■ PROMPT
Would you transcribe the entries below, beginning at the line with "Pánský parfém Zimaya" and ending after the line with "DORO - TRUE", exactly, with no picture and nothing more?

■ RECORDS FOR THIS TASK
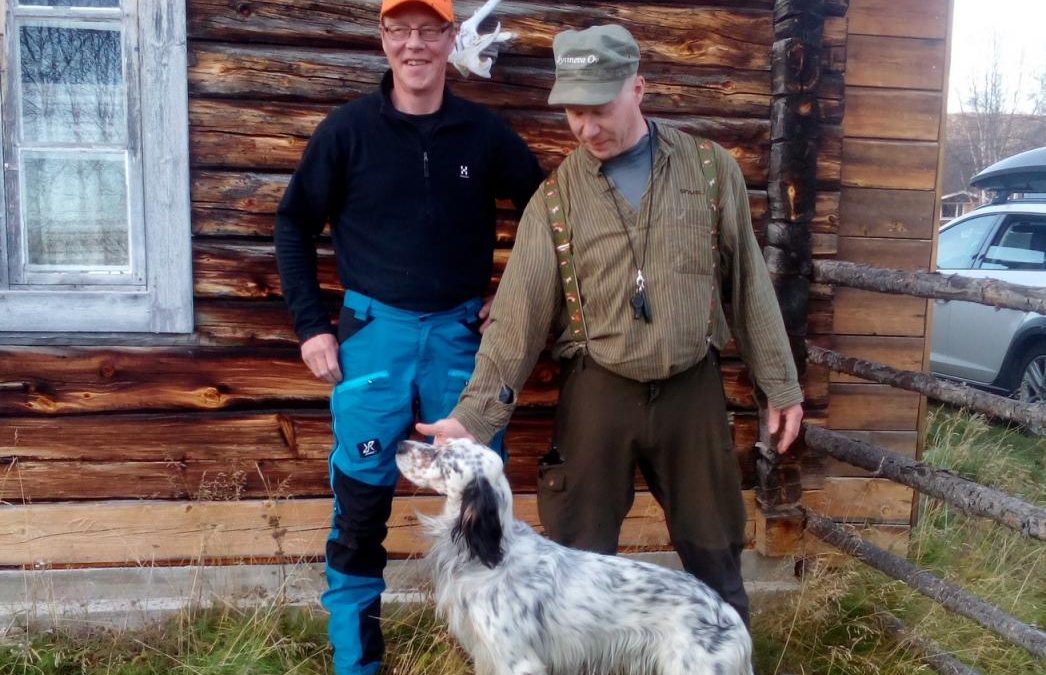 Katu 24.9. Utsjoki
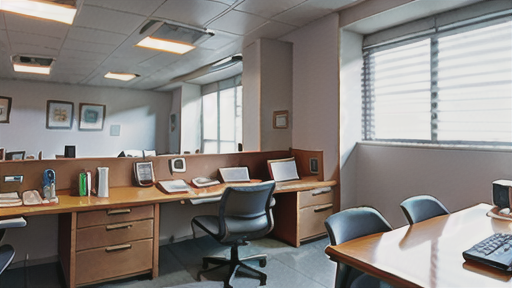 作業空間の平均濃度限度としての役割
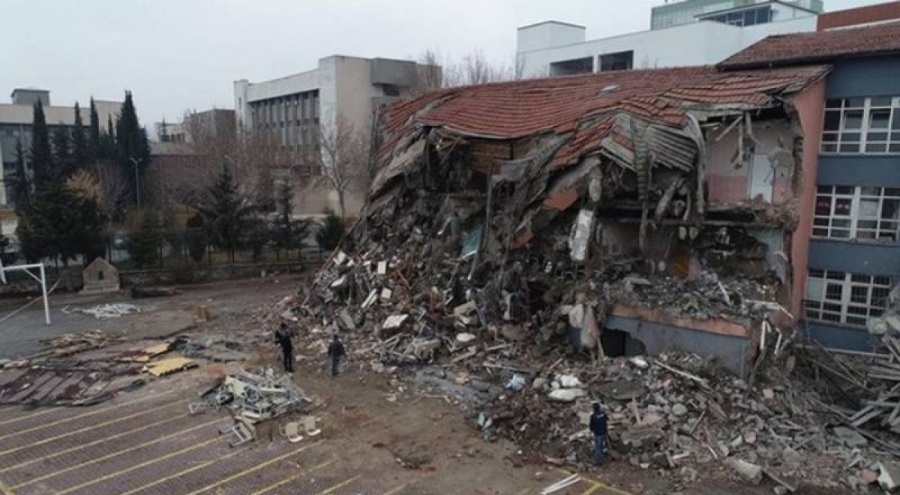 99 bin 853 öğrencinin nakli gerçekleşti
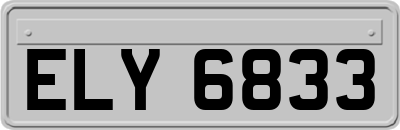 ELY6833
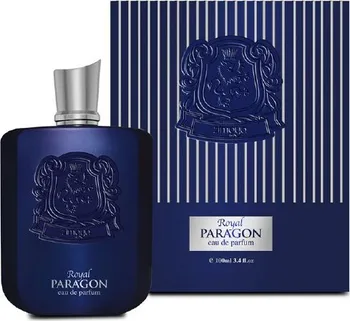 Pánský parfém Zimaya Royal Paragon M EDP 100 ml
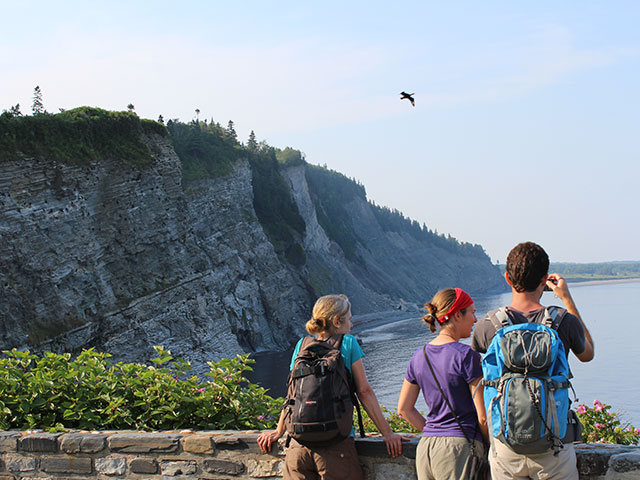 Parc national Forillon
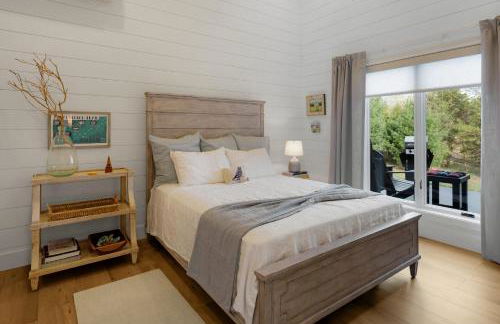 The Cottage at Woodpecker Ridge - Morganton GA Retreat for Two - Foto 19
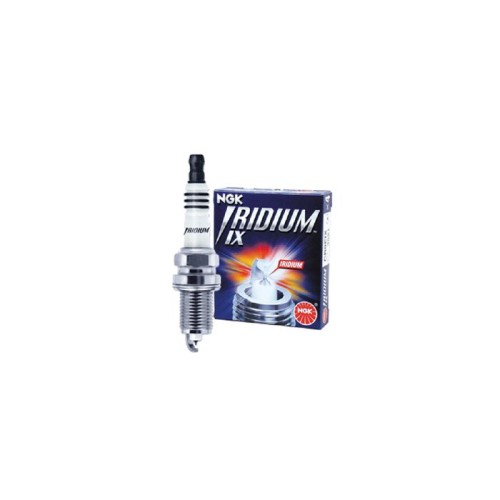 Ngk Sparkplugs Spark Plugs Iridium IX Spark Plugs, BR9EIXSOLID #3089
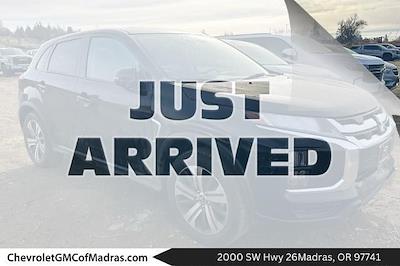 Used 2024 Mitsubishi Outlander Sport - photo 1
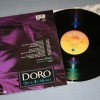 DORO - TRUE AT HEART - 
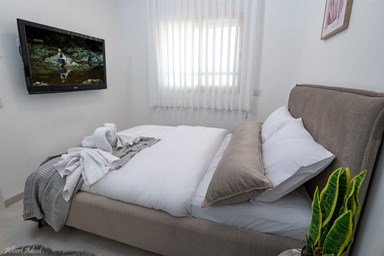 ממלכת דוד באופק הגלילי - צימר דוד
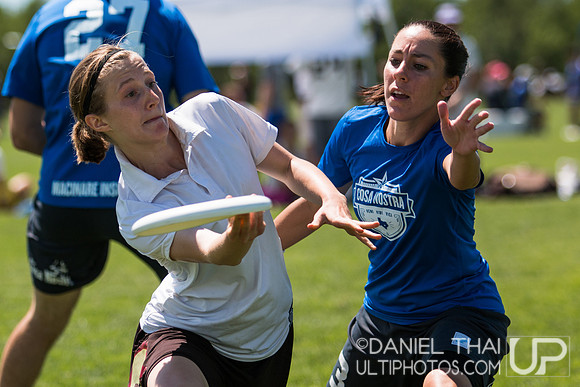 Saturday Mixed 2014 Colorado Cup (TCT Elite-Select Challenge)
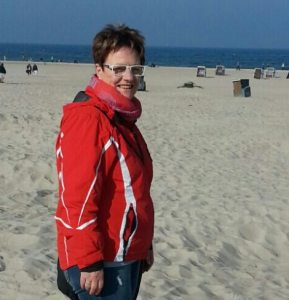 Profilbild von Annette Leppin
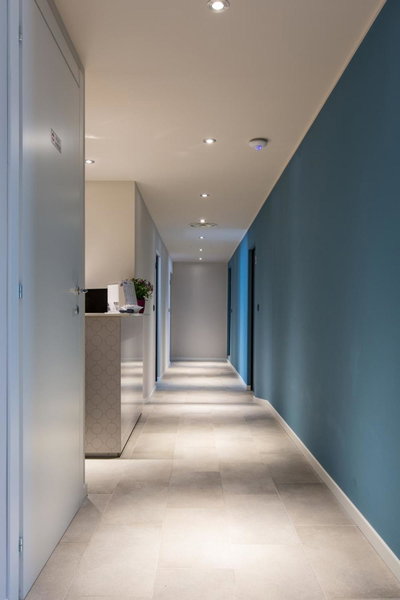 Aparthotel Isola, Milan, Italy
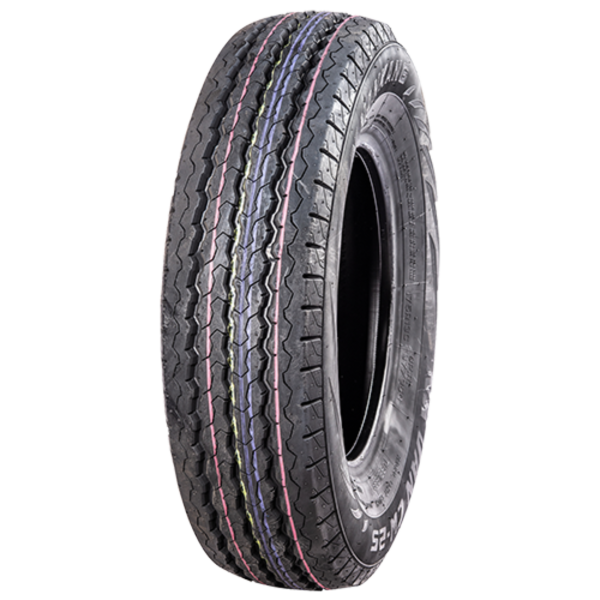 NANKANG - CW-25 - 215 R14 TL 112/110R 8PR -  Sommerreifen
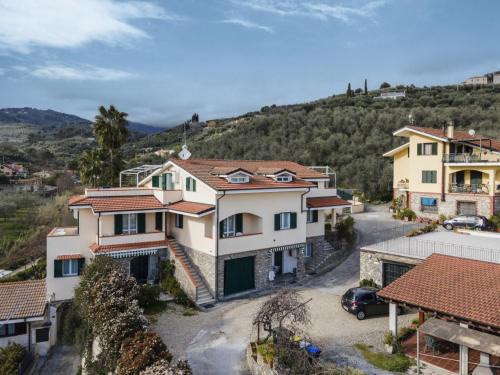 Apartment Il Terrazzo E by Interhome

■ EXERCISE ANSWER
 Pánský parfém Zimaya Royal Paragon M EDP 100 ml
 Parc national Forillon
 The Cottage at Woodpecker Ridge - Morganton GA Retreat for Two - Foto 19
 Ngk Sparkplugs Spark Plugs Iridium IX Spark Plugs, BR9EIXSOLID #3089
 Used 2024 Mitsubishi Outlander Sport - photo 1
 DORO - TRUE AT HEART - 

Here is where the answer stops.